▶ Ausgewählter Textauszug:
Titelgewinn in Motegi: Bruder Aleix war natürlich erster Gratulant von Pol Espargaró (re.)

Ein Blick hinter die Kulissen von Moto2-Champion Pol Espargaró: Der Spanier über früheren Berufswunsch, Heimat, seinen Bruder Aleix, andere Sportarten und sein Treffen als Knirps mit Alex Barros.

Das ist die Geschichte eines Jungen, der Tierarzt werden wollte. Stattdessen wurde er Weltmeister. Das Leben ist unvorhersehbar. «Aus meinen ersten Jahren erinnere ich mich an ein grosses Haus, an einen riesigen Garten und sehr viele Tiere», sagt Pol Espargaró, der Moto2-Weltmeister 2013. Er spricht mit leiser Stimme und nimmt sich Denkpausen, bevor er antwortet. Während er spricht, schaut er entweder sein Gegenüber an oder seine Hände, seine Finger bewegt er und nimmt sie zur Hilfe, um in seiner Erinnerung zu kramen.

«Wir hatten Hunde, Katzen und Eichhörnchen. Die Eichhörnchen waren in einem Käfig untergebracht; doch eines Tages sind sie geflüchtet, das Käfig blieb leer zurück. Aber sie kamen jeden Tag für ihr Fressen zurück.» Espargarós Tier-Restaurant. «Ich erinnere mich an zwei Hunde. Chip und Nuc. Sie waren ein bisschen verrückt, und sind irgendwann abgehauen. Sie haben die totale Freiheit gewählt… Aber da waren noch zwei: Eina, das bedeutet auf Katalanisch Werkzeug, und Alt. Die beiden waren ein Geschenk gewesen. Eina hatte mein Bruder Aleix bekommen, Alt war für mich. Alt war eine pyrenäische Dogge. Riesig, weiss. Der Hund meines Lebens… Jetzt habe ich eine Katze. Eine streunende Katze. Wir haben sie vom Tierarzt bekommen, ihr Name ist Mini. Und dann gibt es noch die Tiere, die ich da und dort auf unseren Reisen sehe. Mein Maskottchen ist ein Känguru. Also, als ich das erste Mal in Australien war, habe mich die ganze Freizeit damit verbracht, sie zu beobachten. Und auch die Pinguine. Ja, ich wollte Tierarzt werden…»

▶ Einträge:
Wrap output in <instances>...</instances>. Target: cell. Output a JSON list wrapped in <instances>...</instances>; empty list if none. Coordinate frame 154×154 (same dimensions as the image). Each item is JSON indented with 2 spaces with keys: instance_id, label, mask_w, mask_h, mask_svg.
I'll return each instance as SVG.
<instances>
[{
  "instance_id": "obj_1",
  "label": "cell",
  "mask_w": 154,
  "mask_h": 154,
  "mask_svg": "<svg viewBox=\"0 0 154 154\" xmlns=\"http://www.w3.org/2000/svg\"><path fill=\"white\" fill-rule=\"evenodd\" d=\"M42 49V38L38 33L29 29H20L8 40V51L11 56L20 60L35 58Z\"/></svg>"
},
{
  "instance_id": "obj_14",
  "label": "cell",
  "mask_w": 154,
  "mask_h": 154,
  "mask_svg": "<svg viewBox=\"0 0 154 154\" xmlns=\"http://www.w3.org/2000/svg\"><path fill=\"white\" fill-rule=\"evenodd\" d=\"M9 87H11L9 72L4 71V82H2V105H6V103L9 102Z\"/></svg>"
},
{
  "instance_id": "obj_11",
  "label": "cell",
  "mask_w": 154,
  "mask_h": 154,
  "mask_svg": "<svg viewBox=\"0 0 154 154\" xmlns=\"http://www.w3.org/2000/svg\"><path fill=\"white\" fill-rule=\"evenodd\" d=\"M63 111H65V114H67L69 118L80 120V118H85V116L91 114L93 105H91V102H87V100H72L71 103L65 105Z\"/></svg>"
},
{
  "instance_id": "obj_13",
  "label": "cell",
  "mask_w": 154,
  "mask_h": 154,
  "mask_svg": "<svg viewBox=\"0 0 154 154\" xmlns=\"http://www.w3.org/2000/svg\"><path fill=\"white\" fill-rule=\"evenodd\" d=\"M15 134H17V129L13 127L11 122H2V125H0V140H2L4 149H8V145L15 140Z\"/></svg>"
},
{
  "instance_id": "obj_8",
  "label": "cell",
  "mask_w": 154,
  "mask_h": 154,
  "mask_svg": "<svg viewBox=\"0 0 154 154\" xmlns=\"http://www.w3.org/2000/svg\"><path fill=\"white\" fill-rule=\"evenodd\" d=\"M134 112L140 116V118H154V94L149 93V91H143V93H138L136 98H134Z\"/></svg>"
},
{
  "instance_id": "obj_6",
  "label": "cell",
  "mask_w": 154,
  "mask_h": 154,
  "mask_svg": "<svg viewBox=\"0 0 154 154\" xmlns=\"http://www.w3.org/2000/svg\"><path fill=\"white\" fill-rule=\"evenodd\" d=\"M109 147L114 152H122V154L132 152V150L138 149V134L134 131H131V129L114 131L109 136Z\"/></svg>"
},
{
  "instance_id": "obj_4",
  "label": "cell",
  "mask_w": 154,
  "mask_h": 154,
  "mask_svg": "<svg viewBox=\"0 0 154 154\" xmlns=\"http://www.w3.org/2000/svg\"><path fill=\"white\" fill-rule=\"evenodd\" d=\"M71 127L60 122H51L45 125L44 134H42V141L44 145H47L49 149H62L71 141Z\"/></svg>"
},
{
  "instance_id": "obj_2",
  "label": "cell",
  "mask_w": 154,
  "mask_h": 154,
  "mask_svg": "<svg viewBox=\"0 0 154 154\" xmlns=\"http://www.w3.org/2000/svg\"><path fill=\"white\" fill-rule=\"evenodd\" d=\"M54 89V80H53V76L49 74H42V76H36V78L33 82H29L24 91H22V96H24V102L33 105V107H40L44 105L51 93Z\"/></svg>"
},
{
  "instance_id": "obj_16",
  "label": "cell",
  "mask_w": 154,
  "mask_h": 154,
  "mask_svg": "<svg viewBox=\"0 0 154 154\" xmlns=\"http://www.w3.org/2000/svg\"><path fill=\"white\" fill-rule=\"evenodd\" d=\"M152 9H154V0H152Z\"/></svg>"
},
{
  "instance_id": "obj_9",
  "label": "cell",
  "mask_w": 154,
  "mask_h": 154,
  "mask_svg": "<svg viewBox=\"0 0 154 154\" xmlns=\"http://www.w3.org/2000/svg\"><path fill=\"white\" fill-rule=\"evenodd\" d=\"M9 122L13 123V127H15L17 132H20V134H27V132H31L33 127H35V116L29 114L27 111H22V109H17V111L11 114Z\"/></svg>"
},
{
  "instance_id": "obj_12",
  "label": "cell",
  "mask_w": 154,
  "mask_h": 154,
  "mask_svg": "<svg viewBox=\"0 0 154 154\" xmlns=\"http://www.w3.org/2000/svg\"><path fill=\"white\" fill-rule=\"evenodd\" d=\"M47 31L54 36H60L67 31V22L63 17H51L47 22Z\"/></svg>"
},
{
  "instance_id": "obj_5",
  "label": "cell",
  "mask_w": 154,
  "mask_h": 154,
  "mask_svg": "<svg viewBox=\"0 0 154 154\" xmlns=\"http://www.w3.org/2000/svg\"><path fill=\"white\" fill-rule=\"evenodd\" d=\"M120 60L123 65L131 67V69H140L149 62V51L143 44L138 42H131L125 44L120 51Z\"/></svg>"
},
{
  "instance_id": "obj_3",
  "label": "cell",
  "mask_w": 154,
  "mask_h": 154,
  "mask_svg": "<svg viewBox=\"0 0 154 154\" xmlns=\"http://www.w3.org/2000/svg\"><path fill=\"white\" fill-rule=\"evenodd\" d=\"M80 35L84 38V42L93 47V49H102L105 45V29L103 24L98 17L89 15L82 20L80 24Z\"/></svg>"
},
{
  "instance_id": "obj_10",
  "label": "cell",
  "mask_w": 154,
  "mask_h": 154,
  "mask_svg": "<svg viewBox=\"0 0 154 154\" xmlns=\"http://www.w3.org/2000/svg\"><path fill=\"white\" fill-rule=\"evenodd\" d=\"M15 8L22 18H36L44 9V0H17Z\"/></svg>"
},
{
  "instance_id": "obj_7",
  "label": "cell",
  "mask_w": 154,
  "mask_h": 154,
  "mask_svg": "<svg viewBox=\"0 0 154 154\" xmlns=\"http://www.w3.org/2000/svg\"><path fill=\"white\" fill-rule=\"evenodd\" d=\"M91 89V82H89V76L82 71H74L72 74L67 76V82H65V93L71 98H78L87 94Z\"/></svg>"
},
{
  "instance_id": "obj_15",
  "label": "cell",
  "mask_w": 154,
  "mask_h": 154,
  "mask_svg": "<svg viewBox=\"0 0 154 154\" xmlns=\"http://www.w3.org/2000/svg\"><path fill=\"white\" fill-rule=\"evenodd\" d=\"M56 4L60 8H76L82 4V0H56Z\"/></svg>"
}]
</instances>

▶ Gefragt ist:
a) Beantworte anhand des Textauszugs kurz:
(i) Welchen Beruf wollte Pol Espargaró ursprünglich ergreifen?
(ii) Wie heißt die Katze, die er heute hat?
(iii) Was für ein Hund war Alt?
b) Gib aus dem Textauszug die Stelle von „Titelgewinn in Motegi: Bruder“ bis einschließlich „Erinnerung zu kramen.“ wortgetreu wieder.
c) Stimmen diese Aussagen mit dem Textauszug überein? Antworte jeweils mit Ja oder Nein und zitiere die entscheidenden Worte.
(i) Die Eichhörnchen kamen nach ihrer Flucht täglich zum Fressen zurück.
(ii) Der Hund Eina gehörte Pol Espargaró.
(iii) Sein Maskottchen ist ein Pinguin.
Stütze dich ausschließlich auf den Textauszug.

▶ Ergebnisse:
a)
(i) Tierarzt.
(ii) Mini.
(iii) Eine pyrenäische Dogge.

b)
Titelgewinn in Motegi: Bruder Aleix war natürlich erster Gratulant von Pol Espargaró (re.)

Ein Blick hinter die Kulissen von Moto2-Champion Pol Espargaró: Der Spanier über früheren Berufswunsch, Heimat, seinen Bruder Aleix, andere Sportarten und sein Treffen als Knirps mit Alex Barros.

Das ist die Geschichte eines Jungen, der Tierarzt werden wollte. Stattdessen wurde er Weltmeister. Das Leben ist unvorhersehbar. «Aus meinen ersten Jahren erinnere ich mich an ein grosses Haus, an einen riesigen Garten und sehr viele Tiere», sagt Pol Espargaró, der Moto2-Weltmeister 2013. Er spricht mit leiser Stimme und nimmt sich Denkpausen, bevor er antwortet. Während er spricht, schaut er entweder sein Gegenüber an oder seine Hände, seine Finger bewegt er und nimmt sie zur Hilfe, um in seiner Erinnerung zu kramen.

c)
(i) Ja: „Aber sie kamen jeden Tag für ihr Fressen zurück.“
(ii) Nein: „Eina hatte mein Bruder Aleix bekommen, Alt war für mich.“
(iii) Nein: „Mein Maskottchen ist ein Känguru.“